HOW TO COMPLETE THIS TASK
In the material below, find every line with "untreated" and pull it out.

───── DATA PROVIDED ─────

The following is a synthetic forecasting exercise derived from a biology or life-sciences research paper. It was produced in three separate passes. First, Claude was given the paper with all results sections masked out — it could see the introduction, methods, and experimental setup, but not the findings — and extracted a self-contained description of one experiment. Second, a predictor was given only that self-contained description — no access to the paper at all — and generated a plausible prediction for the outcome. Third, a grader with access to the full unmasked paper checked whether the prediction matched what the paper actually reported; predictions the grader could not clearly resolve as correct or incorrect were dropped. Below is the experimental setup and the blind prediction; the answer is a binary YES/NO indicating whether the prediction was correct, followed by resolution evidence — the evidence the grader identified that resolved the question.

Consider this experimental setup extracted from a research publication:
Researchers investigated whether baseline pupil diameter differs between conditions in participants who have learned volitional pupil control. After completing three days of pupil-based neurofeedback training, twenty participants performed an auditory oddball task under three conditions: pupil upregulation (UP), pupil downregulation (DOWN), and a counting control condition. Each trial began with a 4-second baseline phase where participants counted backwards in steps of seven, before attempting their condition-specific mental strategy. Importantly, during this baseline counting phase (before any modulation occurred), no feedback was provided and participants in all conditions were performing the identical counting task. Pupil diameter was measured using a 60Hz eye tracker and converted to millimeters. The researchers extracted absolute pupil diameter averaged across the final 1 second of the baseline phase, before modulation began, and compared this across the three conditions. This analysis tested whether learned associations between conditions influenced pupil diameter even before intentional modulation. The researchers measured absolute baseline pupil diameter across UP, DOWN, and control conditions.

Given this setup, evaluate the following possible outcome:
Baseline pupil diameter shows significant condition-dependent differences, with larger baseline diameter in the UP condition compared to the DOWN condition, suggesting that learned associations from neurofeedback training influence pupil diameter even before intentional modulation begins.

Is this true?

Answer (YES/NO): NO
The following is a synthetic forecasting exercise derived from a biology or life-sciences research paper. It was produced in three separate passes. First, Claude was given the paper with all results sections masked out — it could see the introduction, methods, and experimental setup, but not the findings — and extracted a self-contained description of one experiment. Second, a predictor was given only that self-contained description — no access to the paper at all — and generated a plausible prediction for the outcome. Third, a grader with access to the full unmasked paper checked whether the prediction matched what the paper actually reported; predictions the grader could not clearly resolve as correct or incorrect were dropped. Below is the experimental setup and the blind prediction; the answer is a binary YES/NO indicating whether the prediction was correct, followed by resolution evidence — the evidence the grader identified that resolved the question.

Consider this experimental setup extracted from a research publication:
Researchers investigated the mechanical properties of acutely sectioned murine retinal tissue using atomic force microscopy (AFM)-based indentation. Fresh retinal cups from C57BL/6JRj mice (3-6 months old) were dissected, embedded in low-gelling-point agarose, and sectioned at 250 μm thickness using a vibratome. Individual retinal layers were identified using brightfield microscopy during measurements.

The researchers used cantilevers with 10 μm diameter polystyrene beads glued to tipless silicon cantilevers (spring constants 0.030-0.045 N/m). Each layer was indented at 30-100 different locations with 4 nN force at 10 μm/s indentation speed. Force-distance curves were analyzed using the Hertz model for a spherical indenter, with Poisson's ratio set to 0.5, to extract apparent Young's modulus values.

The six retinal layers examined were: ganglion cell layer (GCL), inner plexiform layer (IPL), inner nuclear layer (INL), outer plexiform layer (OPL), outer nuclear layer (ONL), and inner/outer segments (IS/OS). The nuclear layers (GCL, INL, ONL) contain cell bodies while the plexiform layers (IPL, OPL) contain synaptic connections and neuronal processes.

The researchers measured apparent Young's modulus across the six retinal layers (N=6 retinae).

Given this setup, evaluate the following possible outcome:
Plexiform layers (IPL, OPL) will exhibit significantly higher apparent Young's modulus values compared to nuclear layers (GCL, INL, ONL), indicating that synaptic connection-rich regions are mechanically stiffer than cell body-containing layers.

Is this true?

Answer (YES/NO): NO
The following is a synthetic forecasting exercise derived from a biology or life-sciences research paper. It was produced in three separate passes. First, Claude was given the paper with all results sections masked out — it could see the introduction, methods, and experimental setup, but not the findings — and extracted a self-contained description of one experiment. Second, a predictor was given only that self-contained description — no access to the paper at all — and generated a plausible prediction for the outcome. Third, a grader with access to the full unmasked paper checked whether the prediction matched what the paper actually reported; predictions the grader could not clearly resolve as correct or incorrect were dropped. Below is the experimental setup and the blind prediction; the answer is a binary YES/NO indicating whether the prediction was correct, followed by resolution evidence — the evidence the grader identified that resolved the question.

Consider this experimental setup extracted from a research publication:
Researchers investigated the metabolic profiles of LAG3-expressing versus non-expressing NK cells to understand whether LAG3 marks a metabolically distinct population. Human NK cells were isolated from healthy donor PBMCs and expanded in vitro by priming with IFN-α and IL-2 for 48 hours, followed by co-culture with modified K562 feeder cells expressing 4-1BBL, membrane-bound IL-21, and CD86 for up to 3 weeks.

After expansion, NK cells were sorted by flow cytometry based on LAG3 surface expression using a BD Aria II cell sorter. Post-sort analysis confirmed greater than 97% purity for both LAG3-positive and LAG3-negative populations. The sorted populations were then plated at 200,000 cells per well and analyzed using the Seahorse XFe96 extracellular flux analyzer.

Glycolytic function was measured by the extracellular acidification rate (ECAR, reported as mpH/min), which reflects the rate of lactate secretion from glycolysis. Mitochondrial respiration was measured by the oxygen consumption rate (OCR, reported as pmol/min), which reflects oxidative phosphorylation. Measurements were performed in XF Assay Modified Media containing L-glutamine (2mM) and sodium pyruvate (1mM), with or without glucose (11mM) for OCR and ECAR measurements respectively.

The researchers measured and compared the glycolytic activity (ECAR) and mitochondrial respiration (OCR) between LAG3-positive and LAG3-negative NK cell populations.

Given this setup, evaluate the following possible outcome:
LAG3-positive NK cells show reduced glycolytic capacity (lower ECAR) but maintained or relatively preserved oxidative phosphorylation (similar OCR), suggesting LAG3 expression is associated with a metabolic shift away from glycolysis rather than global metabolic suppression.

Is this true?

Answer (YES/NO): NO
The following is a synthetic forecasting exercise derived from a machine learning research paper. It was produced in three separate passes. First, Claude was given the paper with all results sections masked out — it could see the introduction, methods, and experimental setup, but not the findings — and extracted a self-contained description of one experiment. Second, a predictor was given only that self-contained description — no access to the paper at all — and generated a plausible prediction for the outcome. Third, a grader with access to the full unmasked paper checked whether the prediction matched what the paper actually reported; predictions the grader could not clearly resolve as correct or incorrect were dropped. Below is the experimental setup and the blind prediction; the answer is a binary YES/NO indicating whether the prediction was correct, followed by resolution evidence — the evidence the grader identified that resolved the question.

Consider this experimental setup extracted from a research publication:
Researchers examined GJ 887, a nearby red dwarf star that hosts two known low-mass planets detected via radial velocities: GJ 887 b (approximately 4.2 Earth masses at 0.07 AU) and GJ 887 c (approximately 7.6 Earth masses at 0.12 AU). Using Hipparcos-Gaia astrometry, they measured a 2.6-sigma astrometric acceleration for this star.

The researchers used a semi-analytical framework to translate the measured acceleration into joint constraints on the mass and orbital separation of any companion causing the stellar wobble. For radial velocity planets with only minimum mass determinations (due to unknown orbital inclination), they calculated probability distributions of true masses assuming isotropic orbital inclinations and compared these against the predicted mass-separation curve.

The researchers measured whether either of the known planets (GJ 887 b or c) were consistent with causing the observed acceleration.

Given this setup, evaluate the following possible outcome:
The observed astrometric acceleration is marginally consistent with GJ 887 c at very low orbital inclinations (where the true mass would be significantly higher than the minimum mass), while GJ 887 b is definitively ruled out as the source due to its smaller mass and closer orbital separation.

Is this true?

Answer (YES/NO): NO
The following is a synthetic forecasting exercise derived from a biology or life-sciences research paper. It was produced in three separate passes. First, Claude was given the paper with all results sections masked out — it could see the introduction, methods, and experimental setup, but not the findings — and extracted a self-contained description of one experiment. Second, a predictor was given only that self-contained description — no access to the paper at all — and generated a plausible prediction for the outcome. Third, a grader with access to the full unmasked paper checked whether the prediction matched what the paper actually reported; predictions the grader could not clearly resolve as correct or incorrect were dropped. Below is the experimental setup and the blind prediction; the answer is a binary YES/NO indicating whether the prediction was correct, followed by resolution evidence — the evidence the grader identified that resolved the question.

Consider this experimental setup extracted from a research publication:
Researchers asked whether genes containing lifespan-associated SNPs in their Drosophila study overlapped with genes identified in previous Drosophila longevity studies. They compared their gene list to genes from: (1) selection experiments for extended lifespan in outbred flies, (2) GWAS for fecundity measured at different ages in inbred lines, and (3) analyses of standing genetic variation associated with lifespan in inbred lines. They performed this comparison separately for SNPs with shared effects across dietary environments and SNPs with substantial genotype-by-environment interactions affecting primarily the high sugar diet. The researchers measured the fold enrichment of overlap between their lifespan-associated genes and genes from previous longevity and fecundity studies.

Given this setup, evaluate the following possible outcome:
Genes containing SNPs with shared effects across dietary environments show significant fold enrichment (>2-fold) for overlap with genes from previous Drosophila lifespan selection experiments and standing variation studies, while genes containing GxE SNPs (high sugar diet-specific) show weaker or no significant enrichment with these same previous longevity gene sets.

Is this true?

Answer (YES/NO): NO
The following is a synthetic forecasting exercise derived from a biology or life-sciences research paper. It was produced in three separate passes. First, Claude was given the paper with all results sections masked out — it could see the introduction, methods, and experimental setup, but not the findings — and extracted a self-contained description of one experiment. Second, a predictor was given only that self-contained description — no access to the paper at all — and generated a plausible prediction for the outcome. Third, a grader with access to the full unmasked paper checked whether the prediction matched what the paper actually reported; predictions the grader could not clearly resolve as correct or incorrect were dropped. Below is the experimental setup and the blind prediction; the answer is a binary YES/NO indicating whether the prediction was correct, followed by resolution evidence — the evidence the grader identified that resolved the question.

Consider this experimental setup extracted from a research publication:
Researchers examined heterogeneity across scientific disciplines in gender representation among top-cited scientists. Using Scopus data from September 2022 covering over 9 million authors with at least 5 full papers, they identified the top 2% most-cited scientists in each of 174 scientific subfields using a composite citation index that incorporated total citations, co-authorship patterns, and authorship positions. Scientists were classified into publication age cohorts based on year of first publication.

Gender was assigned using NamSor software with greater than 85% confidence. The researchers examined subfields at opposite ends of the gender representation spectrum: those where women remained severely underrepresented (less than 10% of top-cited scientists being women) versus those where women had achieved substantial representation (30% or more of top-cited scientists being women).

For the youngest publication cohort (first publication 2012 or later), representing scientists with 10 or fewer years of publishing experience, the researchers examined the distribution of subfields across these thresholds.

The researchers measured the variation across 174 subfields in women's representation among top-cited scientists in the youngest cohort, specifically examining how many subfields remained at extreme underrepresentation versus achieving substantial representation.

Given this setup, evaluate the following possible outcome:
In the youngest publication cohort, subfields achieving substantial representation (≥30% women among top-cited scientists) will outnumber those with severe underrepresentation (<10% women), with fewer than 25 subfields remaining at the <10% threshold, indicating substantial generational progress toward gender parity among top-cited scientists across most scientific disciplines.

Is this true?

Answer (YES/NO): YES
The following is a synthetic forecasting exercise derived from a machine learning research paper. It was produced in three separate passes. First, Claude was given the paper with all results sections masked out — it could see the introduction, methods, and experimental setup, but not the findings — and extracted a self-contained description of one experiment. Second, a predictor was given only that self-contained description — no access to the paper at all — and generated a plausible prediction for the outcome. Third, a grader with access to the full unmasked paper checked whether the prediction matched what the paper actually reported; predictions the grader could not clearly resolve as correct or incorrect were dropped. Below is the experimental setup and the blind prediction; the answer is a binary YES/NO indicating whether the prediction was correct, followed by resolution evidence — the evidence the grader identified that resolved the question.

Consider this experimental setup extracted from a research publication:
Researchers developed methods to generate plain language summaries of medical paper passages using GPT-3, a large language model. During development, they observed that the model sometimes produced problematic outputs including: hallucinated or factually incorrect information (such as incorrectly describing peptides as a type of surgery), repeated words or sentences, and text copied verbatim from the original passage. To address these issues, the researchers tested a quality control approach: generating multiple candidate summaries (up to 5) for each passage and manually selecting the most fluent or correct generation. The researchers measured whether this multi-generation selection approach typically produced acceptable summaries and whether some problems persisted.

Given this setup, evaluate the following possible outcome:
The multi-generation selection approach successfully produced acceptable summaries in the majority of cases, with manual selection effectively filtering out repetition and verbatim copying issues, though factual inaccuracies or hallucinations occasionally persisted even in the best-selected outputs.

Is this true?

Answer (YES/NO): NO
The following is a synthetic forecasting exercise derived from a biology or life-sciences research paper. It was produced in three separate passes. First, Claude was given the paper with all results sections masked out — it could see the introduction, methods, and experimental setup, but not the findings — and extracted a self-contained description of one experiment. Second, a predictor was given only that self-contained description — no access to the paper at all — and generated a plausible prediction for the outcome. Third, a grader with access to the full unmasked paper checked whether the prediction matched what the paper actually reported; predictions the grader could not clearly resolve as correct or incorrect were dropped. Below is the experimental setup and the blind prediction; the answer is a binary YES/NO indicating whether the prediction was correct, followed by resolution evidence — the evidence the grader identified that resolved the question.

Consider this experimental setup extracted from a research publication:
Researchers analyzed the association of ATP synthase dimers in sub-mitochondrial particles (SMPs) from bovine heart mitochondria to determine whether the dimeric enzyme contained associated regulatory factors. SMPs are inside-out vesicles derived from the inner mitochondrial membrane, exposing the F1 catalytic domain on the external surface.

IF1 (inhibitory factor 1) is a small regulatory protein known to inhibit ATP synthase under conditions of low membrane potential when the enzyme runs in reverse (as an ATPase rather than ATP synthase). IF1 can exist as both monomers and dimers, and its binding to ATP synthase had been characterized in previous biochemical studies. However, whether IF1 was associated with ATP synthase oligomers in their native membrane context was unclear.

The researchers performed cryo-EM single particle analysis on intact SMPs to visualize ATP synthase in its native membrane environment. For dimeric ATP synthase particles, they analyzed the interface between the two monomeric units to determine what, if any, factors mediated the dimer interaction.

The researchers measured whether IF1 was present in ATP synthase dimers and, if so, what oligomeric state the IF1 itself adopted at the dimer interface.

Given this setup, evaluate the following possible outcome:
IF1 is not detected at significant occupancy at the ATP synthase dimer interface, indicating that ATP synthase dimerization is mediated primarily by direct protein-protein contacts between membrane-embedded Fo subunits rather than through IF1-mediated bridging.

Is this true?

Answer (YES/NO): NO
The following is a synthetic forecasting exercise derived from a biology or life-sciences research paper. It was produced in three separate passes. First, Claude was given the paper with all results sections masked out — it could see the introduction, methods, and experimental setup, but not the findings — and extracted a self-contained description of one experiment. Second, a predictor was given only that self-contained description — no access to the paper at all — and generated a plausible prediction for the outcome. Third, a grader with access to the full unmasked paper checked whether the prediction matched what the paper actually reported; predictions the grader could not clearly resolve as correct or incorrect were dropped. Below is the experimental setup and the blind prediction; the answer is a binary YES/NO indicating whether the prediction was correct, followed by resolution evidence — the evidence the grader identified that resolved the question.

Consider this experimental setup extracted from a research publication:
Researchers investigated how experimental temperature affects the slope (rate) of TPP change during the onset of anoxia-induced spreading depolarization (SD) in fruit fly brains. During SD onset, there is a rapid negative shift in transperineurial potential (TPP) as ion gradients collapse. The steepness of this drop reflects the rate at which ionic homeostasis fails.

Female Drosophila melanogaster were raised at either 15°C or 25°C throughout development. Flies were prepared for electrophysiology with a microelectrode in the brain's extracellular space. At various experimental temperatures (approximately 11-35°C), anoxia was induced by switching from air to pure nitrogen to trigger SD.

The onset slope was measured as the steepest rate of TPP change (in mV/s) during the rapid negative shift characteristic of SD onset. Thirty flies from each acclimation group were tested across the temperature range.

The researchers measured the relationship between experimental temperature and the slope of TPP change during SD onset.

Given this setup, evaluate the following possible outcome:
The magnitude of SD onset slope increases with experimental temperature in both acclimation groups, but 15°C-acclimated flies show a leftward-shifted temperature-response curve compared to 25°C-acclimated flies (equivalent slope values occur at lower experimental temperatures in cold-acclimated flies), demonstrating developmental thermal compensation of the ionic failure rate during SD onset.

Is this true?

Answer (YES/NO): NO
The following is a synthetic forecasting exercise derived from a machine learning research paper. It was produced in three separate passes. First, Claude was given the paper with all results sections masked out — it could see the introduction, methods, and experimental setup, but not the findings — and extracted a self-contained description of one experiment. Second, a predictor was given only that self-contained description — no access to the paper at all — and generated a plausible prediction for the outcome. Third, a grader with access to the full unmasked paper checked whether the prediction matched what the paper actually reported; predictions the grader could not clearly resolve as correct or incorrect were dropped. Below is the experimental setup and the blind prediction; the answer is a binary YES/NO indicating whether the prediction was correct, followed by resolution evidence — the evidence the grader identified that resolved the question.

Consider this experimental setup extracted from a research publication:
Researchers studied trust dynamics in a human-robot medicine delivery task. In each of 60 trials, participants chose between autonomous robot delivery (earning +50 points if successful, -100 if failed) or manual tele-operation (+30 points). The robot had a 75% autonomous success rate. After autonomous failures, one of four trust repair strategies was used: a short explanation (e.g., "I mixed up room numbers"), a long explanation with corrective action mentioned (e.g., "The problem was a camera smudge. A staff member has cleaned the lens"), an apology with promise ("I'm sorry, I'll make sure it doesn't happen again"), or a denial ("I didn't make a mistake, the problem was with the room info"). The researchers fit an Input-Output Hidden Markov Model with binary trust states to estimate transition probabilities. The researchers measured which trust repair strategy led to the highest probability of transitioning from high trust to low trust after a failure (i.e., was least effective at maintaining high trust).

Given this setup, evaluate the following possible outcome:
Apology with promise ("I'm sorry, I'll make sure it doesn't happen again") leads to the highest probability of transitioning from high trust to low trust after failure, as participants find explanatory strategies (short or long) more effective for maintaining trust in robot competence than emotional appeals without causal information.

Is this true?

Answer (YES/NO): YES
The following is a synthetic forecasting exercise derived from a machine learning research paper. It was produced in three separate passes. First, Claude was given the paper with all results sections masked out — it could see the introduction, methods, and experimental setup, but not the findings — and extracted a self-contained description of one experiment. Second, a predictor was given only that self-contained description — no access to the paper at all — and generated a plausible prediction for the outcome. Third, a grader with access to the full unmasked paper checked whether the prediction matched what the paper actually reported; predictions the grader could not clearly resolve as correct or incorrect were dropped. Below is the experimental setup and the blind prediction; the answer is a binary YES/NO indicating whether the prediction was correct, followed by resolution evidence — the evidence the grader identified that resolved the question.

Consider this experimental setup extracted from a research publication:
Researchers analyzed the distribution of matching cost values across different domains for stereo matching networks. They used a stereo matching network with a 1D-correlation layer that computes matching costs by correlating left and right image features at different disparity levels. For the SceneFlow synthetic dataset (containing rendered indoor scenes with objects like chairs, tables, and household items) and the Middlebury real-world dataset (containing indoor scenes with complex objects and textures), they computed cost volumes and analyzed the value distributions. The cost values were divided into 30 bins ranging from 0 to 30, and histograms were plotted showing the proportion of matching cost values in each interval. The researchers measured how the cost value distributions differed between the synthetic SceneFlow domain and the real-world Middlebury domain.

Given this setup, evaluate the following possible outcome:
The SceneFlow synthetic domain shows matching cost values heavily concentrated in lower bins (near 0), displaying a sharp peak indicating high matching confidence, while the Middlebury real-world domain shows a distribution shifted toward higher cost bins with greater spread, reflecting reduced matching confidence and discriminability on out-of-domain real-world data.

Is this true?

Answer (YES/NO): NO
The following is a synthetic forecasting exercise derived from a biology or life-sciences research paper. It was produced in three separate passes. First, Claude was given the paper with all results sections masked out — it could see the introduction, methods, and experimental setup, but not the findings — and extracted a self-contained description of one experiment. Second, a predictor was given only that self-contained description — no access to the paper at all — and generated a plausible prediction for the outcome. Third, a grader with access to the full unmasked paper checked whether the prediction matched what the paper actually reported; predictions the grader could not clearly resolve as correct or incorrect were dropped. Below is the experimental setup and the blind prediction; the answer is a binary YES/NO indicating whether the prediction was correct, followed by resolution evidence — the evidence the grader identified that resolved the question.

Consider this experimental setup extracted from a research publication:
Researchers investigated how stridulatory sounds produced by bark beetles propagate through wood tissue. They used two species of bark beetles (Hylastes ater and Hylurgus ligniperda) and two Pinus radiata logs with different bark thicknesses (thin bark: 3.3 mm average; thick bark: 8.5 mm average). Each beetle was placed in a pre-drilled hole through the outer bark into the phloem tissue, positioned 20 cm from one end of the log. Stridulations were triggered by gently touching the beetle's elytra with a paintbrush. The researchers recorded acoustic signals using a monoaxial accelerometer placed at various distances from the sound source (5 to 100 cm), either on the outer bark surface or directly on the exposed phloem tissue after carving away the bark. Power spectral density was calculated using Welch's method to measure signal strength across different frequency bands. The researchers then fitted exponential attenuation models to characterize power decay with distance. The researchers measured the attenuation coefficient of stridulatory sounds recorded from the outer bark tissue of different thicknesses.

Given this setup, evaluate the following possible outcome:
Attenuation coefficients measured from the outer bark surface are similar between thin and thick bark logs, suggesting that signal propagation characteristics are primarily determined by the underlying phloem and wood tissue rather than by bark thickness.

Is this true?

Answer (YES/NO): NO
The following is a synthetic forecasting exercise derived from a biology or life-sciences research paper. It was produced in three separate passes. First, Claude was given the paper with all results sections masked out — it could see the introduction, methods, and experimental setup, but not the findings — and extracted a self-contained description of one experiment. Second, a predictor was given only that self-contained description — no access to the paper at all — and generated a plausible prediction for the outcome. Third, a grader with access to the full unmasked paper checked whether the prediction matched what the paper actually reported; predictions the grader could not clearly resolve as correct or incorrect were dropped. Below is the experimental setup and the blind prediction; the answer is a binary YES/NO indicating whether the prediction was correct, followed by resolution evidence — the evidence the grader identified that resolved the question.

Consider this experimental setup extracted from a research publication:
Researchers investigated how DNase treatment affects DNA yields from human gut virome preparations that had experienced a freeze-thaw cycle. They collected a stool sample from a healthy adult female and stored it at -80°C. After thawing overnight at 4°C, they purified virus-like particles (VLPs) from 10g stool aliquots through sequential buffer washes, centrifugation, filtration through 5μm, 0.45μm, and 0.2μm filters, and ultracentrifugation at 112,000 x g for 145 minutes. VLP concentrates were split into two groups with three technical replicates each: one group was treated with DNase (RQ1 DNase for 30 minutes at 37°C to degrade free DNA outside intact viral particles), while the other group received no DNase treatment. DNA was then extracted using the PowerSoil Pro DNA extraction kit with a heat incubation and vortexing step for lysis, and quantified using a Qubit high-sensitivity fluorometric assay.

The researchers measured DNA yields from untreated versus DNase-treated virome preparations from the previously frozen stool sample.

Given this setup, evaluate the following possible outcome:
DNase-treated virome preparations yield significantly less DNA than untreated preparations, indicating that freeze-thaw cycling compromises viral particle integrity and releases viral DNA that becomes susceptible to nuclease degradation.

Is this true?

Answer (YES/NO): NO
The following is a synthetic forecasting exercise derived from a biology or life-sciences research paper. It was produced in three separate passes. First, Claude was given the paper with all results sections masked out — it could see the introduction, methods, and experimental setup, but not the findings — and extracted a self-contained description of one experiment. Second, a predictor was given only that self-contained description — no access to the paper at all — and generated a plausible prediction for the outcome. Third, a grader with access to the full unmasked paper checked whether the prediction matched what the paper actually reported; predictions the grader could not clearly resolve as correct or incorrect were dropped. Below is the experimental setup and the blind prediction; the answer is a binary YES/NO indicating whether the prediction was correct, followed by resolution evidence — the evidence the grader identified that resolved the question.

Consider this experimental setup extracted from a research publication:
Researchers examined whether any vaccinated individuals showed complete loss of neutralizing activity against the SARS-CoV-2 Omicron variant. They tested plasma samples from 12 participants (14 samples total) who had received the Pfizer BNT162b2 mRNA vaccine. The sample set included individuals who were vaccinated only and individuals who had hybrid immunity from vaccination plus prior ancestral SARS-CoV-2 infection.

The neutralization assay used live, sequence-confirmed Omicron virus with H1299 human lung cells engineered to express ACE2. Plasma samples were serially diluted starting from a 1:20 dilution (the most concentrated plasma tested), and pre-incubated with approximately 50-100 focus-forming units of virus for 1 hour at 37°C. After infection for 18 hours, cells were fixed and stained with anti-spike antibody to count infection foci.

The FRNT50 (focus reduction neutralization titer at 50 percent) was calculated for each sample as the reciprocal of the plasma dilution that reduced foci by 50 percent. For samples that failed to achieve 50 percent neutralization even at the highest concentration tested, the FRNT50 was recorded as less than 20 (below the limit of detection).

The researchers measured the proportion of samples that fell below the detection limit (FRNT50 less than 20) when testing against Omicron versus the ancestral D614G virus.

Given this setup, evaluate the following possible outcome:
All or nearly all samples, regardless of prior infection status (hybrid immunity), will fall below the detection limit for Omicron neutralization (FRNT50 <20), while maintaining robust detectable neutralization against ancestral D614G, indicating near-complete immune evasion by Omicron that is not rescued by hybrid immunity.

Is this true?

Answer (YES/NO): NO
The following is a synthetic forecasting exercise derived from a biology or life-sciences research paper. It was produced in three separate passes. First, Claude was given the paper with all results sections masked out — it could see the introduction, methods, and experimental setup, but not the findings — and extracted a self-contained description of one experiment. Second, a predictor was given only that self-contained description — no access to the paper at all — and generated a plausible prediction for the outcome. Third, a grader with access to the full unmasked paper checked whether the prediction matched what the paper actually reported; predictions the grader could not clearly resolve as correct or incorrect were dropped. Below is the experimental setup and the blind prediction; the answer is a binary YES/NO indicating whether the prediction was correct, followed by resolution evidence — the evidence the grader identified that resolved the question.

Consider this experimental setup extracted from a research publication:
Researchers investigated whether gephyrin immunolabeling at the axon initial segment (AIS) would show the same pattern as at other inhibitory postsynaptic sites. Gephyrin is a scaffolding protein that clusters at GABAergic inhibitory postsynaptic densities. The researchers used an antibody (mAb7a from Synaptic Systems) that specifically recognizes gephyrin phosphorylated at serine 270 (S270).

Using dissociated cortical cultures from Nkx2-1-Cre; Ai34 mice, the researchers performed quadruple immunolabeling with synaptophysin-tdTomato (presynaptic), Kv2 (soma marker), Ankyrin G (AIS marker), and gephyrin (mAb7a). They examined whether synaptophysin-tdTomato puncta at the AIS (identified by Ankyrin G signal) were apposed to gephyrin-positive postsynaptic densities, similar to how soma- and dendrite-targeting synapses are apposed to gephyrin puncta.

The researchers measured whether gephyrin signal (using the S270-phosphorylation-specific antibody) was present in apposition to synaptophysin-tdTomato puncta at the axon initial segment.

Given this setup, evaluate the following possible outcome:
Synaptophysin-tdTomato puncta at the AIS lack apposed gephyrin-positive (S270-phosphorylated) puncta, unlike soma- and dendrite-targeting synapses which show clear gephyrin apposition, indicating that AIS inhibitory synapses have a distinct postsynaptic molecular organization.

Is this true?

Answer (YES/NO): YES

─────

WRITTEN REPLY
The researchers measured DNA yields from untreated versus DNase-treated virome preparations from the previously frozen stool sample.
DNase-treated virome preparations yield significantly less DNA than untreated preparations, indicating that freeze-thaw cycling compromises viral particle integrity and releases viral DNA that becomes susceptible to nuclease degradation.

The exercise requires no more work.